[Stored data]

============

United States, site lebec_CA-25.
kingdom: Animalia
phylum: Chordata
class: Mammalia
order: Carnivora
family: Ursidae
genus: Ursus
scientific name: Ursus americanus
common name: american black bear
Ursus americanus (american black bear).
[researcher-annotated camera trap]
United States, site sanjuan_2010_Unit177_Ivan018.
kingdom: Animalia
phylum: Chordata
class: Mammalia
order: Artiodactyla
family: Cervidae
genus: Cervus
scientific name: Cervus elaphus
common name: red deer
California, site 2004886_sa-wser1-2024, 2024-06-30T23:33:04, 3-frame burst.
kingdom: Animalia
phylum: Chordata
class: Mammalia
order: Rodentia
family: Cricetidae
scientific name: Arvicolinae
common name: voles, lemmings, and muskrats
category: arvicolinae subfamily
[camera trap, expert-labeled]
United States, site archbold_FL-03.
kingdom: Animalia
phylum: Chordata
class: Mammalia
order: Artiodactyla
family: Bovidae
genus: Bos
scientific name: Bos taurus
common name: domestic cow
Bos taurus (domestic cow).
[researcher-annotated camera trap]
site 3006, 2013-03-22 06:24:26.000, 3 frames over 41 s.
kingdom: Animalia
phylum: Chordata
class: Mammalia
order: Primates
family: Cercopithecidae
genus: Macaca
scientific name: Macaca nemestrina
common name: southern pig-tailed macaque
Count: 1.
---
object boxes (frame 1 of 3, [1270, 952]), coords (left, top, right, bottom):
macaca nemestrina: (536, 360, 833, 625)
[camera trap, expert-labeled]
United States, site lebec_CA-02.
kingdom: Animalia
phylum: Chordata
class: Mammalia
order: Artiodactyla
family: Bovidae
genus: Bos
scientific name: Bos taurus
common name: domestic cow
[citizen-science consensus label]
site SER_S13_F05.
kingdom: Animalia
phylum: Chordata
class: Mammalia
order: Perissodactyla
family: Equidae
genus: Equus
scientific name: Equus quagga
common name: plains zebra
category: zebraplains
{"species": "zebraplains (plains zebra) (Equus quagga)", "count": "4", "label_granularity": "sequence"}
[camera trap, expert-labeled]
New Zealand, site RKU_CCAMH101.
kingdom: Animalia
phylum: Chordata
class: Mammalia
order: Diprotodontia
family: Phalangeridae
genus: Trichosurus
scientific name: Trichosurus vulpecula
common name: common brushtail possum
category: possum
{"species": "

============

#### TASK TO CARRY OUT
Your reply should be the number of lines in the entries that contain "order", nothing more.

#### REPLY
8